[Collected data entries]
= = = = =
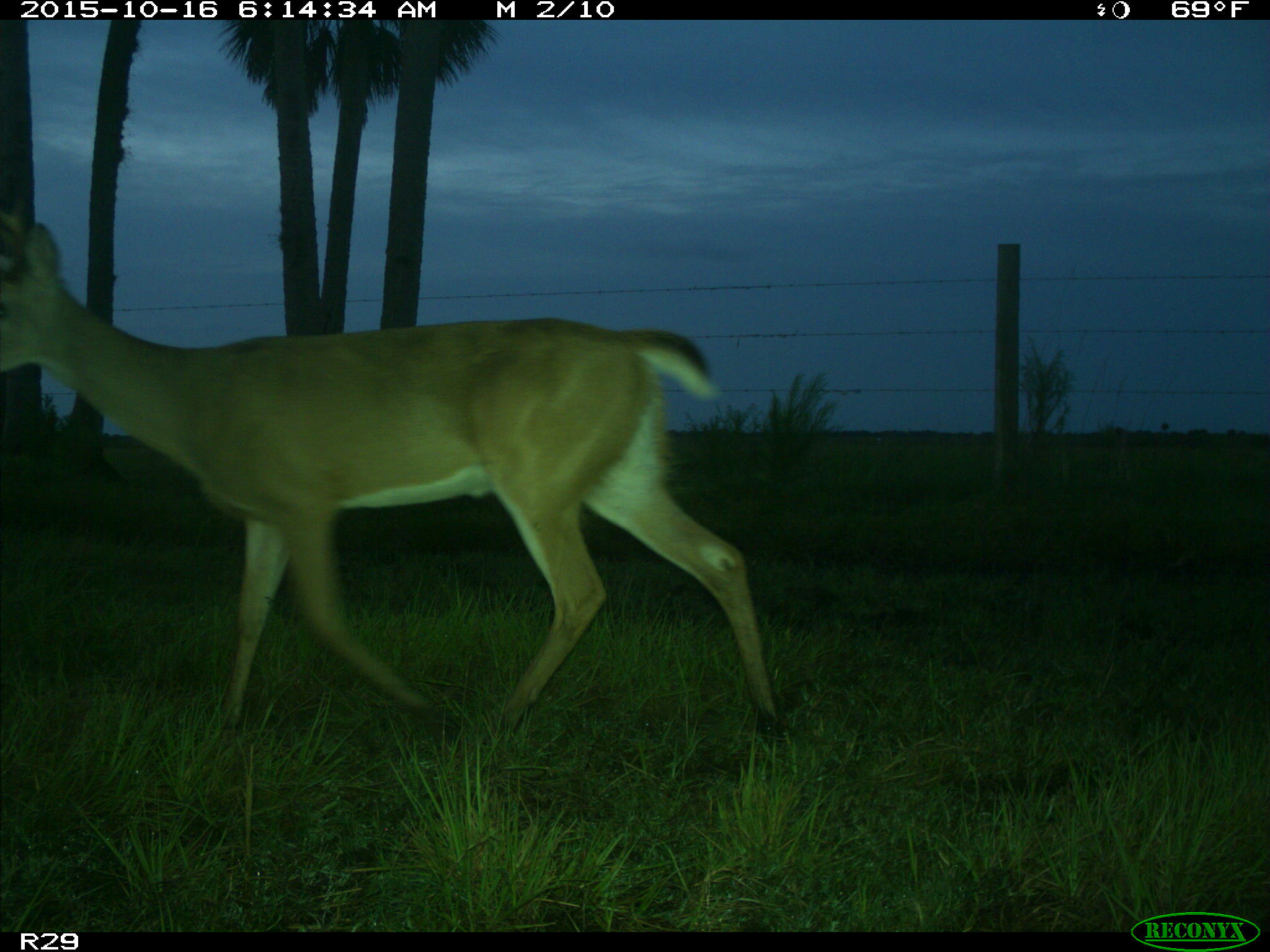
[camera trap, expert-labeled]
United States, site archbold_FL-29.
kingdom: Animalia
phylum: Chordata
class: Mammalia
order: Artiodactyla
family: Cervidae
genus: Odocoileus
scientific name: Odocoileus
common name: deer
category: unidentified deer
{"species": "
= = = = =
Write out the lines above from the one containing "order: Artiodactyla" through the last, exactly as they are.

order: Artiodactyla
family: Cervidae
genus: Odocoileus
scientific name: Odocoileus
common name: deer
category: unidentified deer
{"species": "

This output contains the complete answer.